Re: [PATCH 00/16] IB/hfi1: Add a page pinning cache for PSM sdma

Dennis Dalessandro <dennis.dalessandro@xxxxxxxxx> · Tue, 15 Mar 2016 15:37:31 -0400

On Tue, Mar 15, 2016 at 09:03:49AM +0200, Or Gerlitz wrote:
Doug, As Dennis noted, you already picked ~300 patches for 4.6 / hfi1
driver from him. I don't see why picking this patch series there too
and not letting us to further discuss it out, thoughts?

Forgot in my last reply but I did want to mention this again, we have not 
submitted 300 patches for hfi1.  We have submitted 300+ patches across 3 
different drivers.  Doug's GitHub branch says hfi1, but it is changes for 
hfi1, rdmavt, and qib.

I believe in taking an iterative approach to kernel development, if the code
doesn't cause problems I don't see any harm adding the series. If Doug
agrees with you and doesn't like this approach but is willing to let it
stand for now,  I think the changes can be done in a subsequent release.

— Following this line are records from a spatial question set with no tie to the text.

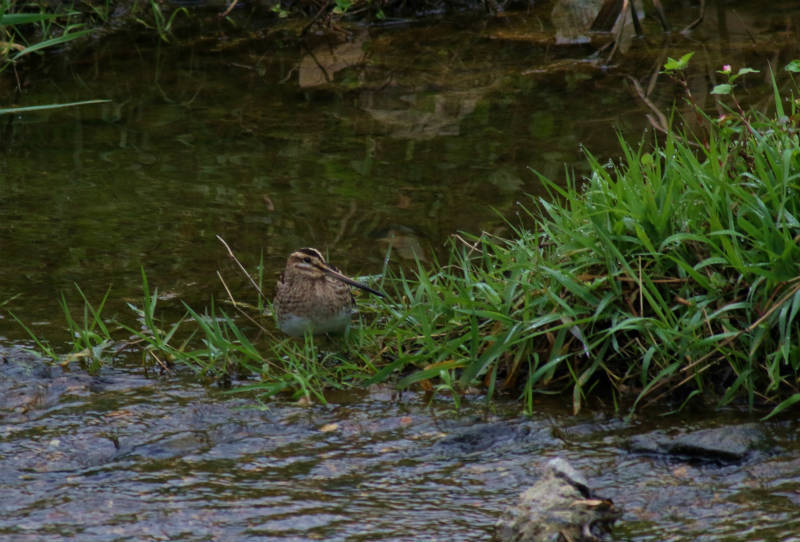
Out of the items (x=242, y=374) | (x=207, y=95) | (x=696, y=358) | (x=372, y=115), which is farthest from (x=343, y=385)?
(x=207, y=95)

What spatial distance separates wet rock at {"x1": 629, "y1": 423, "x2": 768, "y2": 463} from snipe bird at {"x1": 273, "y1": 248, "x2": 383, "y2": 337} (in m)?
1.84

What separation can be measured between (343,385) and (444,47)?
707 centimetres

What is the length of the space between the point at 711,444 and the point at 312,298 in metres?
2.17

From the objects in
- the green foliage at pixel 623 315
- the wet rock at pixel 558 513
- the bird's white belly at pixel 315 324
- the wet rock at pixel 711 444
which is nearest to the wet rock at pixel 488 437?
the green foliage at pixel 623 315

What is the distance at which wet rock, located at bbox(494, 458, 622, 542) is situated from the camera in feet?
12.4

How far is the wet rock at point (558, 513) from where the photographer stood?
149 inches

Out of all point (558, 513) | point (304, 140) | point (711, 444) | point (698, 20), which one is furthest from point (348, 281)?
point (698, 20)

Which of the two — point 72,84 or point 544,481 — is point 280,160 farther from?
point 544,481

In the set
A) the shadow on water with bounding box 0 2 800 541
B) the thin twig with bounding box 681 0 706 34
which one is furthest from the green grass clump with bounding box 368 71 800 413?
the thin twig with bounding box 681 0 706 34

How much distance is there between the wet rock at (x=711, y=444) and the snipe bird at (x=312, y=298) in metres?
1.84

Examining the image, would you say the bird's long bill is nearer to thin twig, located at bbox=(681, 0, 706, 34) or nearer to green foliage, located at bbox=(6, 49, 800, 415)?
green foliage, located at bbox=(6, 49, 800, 415)

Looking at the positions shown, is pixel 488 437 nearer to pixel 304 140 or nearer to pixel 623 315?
pixel 623 315

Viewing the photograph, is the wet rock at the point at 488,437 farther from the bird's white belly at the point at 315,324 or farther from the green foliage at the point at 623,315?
the bird's white belly at the point at 315,324

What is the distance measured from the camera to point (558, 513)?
12.5ft
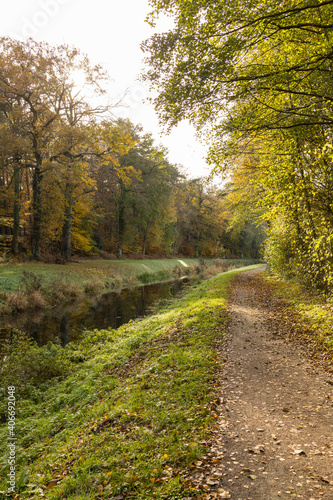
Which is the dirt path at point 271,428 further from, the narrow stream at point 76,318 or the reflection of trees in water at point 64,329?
the narrow stream at point 76,318

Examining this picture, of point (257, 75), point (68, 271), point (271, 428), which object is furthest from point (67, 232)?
point (271, 428)

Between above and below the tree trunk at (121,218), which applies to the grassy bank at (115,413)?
below

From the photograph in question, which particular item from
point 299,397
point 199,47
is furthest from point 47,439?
point 199,47

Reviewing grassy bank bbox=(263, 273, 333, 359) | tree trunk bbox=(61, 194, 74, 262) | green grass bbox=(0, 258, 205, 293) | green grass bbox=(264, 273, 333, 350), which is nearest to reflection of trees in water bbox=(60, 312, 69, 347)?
green grass bbox=(0, 258, 205, 293)

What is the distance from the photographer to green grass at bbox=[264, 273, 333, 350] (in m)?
7.18

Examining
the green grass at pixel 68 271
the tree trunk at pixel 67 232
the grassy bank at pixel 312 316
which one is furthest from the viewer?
the tree trunk at pixel 67 232

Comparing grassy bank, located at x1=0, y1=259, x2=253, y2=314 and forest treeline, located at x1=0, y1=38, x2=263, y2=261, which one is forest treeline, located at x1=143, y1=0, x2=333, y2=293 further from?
grassy bank, located at x1=0, y1=259, x2=253, y2=314

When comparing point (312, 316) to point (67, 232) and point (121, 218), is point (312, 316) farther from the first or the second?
point (121, 218)

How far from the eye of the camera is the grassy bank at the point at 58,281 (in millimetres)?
13883

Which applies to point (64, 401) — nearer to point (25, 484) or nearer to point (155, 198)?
point (25, 484)

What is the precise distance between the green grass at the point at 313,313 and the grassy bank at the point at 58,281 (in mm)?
11999

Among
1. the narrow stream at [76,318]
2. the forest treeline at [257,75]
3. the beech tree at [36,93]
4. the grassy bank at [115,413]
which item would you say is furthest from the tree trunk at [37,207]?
the forest treeline at [257,75]

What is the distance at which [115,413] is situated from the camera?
5.05 meters

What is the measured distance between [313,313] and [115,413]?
268 inches
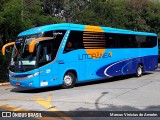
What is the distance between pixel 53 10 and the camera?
38500 millimetres

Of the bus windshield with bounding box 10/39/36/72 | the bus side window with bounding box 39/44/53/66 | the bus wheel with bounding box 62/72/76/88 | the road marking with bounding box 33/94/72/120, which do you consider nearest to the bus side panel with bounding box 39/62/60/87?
the bus side window with bounding box 39/44/53/66

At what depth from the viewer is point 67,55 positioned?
17.0 meters

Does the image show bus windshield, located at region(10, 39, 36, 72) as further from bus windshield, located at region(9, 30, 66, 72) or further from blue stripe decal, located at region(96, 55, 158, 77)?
blue stripe decal, located at region(96, 55, 158, 77)

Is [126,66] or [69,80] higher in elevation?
[126,66]

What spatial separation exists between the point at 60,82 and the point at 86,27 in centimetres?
366

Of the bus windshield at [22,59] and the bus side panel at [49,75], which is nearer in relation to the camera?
the bus windshield at [22,59]

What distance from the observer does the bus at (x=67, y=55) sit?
15617 mm

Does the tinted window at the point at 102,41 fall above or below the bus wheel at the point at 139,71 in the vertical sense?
above

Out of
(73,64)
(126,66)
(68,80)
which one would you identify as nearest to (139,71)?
(126,66)

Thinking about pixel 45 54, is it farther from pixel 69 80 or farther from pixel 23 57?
pixel 69 80

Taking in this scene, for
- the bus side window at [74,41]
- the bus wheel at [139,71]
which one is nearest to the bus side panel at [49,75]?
the bus side window at [74,41]

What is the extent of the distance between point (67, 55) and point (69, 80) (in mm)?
1293

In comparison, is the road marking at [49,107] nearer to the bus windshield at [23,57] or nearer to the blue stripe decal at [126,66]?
the bus windshield at [23,57]

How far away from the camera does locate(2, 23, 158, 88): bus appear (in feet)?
51.2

Iterative approach doesn't say we should pick code into the kernel and throw
it away later. There are rare times it happens, when people were not able
to agree on something for years and the maintainer say enough is enough,
we'll take it and see later.

Never said anything about throwing it all away. My point is, we are talking 
about a single driver and exactly one user of it.  It's not like we are 
adding core kernel functionality here that impacts multiple drivers, or have 
to worry about changing ABIs across a bunch of different users. We have the 
freedom to fix and change things as needed.

Regardless that stuff aside, I wanted to talk to some folks who are
more familiar with the inner workings of psm than I. So I appreciate the 
patience while I gathered the feedback from interested parties. 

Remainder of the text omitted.